> **GOAL**: Write out, character for character, the line containing "Do you think arched" and all lines after it up to the end of the listing.

Spatial relationship records
▼
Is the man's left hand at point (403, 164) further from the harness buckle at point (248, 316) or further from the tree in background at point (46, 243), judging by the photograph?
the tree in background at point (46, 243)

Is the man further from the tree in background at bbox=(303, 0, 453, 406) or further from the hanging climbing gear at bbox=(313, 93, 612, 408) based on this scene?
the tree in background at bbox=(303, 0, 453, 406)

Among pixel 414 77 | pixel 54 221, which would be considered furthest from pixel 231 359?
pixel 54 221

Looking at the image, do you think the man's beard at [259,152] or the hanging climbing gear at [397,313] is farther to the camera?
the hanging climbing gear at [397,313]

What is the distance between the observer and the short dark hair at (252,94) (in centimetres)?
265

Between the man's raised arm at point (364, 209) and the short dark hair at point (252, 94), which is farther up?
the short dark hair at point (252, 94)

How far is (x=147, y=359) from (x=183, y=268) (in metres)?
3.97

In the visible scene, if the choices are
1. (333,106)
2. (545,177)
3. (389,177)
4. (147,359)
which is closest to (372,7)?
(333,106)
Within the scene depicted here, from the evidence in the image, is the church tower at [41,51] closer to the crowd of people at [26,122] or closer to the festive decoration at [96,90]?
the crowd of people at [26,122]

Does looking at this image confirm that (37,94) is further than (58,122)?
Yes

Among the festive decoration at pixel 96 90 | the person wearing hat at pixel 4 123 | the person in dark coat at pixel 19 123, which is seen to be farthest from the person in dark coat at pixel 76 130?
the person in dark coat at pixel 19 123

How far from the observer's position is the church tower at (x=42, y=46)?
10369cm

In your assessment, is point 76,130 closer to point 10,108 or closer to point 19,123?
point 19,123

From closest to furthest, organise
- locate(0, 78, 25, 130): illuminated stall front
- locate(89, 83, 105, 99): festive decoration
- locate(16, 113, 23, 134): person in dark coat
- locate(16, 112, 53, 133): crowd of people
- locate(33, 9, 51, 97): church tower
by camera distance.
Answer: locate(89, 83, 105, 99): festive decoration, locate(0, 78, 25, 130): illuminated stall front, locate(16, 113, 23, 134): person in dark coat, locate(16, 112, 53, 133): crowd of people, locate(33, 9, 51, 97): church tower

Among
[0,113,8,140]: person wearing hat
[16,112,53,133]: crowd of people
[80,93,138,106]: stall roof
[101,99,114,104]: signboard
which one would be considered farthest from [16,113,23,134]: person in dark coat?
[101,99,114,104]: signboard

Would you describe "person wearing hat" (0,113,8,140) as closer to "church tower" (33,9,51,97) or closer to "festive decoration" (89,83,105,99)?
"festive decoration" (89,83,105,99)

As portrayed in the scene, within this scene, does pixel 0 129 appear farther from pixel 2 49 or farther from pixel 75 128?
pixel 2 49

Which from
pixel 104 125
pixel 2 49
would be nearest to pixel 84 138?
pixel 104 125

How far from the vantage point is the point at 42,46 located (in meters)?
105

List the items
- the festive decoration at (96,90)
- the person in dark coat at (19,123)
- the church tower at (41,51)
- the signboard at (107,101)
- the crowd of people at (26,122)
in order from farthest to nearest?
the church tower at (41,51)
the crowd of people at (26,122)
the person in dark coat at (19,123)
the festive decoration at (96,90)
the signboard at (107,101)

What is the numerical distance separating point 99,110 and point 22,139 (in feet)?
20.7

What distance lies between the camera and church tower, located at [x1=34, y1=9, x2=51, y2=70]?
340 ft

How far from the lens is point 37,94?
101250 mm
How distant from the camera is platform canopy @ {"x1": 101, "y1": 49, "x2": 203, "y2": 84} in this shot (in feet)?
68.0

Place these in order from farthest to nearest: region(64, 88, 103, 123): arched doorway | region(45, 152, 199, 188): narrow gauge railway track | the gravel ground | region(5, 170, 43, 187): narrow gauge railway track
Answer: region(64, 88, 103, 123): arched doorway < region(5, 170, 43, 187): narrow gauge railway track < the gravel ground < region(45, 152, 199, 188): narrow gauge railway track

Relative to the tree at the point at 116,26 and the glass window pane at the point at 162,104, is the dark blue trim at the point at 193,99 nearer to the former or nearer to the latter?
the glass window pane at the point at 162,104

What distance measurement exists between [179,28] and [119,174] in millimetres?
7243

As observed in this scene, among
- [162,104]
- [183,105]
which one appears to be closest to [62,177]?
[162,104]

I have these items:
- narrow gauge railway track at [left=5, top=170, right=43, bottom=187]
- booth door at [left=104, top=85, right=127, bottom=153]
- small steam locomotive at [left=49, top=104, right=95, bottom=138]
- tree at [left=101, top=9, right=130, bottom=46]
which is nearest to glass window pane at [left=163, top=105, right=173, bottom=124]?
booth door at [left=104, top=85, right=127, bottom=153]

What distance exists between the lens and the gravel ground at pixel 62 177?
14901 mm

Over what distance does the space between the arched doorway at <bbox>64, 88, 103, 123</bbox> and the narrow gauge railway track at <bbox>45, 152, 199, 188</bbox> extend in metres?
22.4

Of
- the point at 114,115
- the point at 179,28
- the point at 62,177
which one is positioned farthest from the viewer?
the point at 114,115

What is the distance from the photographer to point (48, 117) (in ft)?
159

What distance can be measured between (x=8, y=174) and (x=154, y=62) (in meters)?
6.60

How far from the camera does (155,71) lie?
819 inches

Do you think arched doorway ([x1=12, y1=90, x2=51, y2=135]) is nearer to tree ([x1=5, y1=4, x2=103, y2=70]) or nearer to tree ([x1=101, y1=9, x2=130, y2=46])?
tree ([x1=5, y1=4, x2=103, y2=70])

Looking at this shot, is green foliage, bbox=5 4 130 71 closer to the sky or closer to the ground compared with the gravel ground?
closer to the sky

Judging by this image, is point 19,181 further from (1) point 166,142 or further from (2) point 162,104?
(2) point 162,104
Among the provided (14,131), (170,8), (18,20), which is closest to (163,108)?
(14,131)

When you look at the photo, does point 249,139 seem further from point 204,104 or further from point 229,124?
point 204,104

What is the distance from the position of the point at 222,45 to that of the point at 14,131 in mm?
▲
> **SOLUTION**:
Do you think arched doorway ([x1=12, y1=90, x2=51, y2=135]) is nearer to tree ([x1=5, y1=4, x2=103, y2=70]) or nearer to tree ([x1=101, y1=9, x2=130, y2=46])?
tree ([x1=5, y1=4, x2=103, y2=70])

Looking at this shot, is green foliage, bbox=5 4 130 71 closer to the sky or closer to the ground compared with the gravel ground?
closer to the sky

Judging by this image, is point 19,181 further from (1) point 166,142 or further from (2) point 162,104?
(2) point 162,104
Among the provided (14,131), (170,8), (18,20), which is closest to (163,108)?
(14,131)

When you look at the photo, does point 249,139 seem further from point 204,104 or further from point 229,124?
point 204,104

What is the distance from the position of the point at 222,45 to that of the point at 14,131 in mm?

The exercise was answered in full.